__Brano da leggere__:
++++++++

A leggere le memorie di Krusciov si ha l’impressione che non si rendesse conto delle enormi conseguenze che il suo gesto avrebbe provocato. Come sempre quando il peso della storia diventa insopportabile, si cerca di riscriverla in bianco e nero, per rassicurare le anime candide. Il leader sovietico non era solo il contadino scarpe grosse e cervello fino che il mondo si apprestava a conoscere. Un fondo di umanità autentica e anche di pentimento, nell’uomo c’era. Ma era cresciuto nell’apparato, abituato a studiare cautamente ogni mossa per non rimetterci il collo. Possibile che si fosse lasciato andare così? Bastava attribuire a Stalin, Beria e compagnia tutte le malefatte del regime, pudicamente definite «violazioni della legalità socialista», per tornare, come se nulla fosse, a una mitica «eredità di Lenin», altro slogan messo in voga allora? Le immani sofferenze di un popolo meraviglioso e generoso potevano risolversi a tarallucci e vodka, eto buylo shutka, abbiamo scherzato?
Se lo credeva lui, non lo credevano certo i dirigenti dei Paesi e partiti «fratelli», dal tedesco-orientale Ulbricht al francese Thorez, dall’ungherese Rákosi a Togliatti. «Il Migliore», era tra i pochissimi ad aver già letto il rapporto, sia pure con preavviso minimo e sotto guardia armata, data la fiducia di cui godeva al Cremlino sin dagli anni bui del Comintern. Tutti costoro non rimpiangevano necessariamente Stalin ma sapevano, con lucidità pari al cinismo, che il sistema non era più riformabile. Liberalizzarlo, sia pure dall’alto, era non solo controproducente ma impossibile. Il seguito mostrò che avevano ragione.
Nacque da lì il tentativo paradossale di bloccare la diffusione tra i comunisti occidentali di quel che a Mosca già circolava a macchia d’olio. Il risultato fu di aggiungere beffa al danno. Stralci del rapporto erano filtrati quasi subito alle agenzie di stampa occidentali probabilmente dai servizi sovietici, su ordine dello stesso Krusciov. Il testo completo venne pubblicato dal Dipartimento di Stato il 4 giugno e in Italia, dal Punto, la piccola e coraggiosa rivista d’area liberale diretta da Vittorio Calef, mentre i russi dovranno attendere la perestrojka gorbacioviana per leggerlo nel 1989. La stampa comunista, invece, annaspava non sapendo, è il caso di dirlo, a che compagno votarsi. Rossana Rossanda ricorda che a Milano volarono parole grosse tra i giovani che ponevano l’alternativa «o smentire, o pubblicare» e i vertici, che si ostinavano a parlare di bieca campagna controrivoluzionaria. Ancora vent’anni dopo il rancore era tale che il super-celodurista Pietro Secchia omise di menzionare il rapporto e persino il nome di Krusciov nei suoi ricordi.

++++++++

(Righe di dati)
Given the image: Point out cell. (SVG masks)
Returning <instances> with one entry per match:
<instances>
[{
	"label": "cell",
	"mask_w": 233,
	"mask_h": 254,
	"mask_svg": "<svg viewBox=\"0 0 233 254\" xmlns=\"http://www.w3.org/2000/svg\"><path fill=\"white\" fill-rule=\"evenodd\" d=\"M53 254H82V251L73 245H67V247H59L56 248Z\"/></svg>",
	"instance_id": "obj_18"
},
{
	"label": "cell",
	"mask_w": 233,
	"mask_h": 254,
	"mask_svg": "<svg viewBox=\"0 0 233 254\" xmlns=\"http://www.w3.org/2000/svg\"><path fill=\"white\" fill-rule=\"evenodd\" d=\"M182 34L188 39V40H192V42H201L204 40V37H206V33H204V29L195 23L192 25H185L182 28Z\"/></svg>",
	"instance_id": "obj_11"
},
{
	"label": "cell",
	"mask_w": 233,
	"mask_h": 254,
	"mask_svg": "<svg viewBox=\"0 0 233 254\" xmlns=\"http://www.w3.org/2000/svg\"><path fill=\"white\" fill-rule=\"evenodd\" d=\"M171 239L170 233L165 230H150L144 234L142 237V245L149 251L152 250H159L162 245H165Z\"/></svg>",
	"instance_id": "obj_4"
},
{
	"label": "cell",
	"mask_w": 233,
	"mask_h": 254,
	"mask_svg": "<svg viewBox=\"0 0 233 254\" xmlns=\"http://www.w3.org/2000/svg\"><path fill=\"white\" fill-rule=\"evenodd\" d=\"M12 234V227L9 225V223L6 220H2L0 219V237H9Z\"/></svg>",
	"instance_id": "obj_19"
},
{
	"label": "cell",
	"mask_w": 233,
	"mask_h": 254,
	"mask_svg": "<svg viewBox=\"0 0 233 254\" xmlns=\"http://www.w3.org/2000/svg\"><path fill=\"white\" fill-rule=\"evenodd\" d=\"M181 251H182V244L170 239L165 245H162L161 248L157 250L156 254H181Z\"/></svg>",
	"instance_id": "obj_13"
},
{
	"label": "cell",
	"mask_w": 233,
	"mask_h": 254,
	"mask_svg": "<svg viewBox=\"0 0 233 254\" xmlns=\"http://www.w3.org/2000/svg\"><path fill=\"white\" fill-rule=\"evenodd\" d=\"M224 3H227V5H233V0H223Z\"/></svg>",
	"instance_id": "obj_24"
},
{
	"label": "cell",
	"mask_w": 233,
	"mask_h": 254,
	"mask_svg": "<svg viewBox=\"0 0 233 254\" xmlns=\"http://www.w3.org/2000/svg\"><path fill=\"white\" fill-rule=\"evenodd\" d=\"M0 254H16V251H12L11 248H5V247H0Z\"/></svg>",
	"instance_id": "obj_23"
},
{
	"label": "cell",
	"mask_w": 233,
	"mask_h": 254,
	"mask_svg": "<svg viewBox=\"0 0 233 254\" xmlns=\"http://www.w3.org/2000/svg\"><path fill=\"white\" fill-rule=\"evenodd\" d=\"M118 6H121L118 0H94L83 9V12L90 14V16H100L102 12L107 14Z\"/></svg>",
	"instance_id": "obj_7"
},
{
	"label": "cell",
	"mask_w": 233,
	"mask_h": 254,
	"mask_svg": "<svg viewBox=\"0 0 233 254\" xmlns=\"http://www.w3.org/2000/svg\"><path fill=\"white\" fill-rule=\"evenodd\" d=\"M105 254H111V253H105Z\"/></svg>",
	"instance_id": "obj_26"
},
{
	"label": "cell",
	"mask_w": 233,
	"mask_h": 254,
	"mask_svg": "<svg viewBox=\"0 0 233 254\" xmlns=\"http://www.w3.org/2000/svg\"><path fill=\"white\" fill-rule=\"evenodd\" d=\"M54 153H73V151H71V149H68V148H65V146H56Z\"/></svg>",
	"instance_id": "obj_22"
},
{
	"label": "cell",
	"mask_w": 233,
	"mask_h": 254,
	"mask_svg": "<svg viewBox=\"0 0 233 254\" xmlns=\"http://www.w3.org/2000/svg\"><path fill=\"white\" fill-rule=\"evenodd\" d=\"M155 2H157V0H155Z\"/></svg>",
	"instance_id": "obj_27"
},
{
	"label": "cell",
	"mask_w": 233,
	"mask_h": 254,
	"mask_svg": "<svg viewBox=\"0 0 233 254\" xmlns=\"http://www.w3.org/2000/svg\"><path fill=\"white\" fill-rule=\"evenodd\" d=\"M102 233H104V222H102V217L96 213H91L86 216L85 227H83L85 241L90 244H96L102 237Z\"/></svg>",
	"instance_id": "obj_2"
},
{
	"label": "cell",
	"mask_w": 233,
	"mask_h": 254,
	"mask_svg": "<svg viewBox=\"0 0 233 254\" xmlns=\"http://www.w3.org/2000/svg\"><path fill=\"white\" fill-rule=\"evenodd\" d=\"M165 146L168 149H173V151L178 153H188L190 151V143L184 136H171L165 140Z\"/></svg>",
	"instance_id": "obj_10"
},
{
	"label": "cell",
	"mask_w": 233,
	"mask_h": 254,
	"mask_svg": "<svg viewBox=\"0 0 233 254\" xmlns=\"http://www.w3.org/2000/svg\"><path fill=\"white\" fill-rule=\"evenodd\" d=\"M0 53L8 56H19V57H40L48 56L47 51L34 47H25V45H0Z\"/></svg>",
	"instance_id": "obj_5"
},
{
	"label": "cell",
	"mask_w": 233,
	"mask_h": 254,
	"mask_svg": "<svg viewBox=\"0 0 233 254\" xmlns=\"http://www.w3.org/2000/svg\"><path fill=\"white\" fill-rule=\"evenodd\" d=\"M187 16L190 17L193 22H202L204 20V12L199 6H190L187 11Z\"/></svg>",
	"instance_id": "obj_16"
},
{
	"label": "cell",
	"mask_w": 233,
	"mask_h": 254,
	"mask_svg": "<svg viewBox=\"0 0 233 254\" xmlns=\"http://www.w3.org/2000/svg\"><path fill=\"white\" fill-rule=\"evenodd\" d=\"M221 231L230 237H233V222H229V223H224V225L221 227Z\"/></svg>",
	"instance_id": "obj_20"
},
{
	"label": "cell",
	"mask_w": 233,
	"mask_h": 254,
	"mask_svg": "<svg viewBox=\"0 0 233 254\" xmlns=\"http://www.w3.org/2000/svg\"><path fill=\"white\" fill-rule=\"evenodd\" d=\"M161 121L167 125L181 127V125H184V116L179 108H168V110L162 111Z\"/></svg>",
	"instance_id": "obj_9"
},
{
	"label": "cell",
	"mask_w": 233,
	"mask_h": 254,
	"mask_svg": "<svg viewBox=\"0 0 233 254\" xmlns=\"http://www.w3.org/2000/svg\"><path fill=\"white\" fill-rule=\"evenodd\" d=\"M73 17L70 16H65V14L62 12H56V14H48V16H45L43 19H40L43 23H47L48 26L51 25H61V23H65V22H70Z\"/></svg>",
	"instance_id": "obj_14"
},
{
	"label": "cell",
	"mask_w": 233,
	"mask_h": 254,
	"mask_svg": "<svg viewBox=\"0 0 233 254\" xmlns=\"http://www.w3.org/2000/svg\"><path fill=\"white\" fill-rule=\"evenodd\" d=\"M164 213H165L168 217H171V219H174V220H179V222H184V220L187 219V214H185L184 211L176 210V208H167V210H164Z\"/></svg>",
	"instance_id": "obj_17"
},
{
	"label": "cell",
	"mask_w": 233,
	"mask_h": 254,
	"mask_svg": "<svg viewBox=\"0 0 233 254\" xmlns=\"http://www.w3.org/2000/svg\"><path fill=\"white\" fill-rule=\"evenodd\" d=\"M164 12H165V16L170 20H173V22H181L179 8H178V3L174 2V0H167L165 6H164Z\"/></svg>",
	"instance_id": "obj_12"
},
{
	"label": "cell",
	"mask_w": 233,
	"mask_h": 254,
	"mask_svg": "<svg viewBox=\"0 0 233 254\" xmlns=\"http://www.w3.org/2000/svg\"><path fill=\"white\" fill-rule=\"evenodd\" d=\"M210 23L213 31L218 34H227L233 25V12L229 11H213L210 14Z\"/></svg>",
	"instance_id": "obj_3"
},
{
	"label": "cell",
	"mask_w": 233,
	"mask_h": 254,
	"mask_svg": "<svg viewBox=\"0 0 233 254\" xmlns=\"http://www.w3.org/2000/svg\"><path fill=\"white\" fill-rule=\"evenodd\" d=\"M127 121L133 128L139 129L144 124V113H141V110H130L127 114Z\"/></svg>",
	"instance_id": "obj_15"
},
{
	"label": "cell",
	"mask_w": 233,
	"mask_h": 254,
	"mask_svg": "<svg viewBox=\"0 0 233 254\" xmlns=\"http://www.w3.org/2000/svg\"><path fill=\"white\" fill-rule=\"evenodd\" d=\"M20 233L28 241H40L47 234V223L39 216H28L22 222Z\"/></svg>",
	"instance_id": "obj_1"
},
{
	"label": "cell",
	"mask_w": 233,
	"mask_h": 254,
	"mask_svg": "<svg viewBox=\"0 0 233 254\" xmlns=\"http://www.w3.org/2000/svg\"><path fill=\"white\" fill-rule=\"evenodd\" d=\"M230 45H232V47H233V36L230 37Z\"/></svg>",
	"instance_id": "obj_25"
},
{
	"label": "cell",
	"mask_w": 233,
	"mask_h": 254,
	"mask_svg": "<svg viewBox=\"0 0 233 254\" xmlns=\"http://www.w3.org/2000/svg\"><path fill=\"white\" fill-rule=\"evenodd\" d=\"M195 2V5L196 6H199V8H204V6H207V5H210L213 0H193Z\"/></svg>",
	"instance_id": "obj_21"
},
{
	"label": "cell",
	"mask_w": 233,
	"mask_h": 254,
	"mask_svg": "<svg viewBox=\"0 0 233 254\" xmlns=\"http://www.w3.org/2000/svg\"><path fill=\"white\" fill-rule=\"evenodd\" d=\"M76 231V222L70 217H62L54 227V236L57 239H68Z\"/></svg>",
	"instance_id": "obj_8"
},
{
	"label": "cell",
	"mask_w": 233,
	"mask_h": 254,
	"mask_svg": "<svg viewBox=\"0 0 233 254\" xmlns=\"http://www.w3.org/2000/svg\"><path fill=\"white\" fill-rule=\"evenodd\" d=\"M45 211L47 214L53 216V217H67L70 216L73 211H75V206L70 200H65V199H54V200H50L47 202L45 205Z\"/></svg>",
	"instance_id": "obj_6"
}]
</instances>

++++++++

__Obiettivo__: Per favore, indica in che giorno il Dipartimento di Stato pubblicò il testo completo del rapporto secondo il brano. I dati non servono a nulla in questo esercizio.

__Risultato__: Il 4 giugno.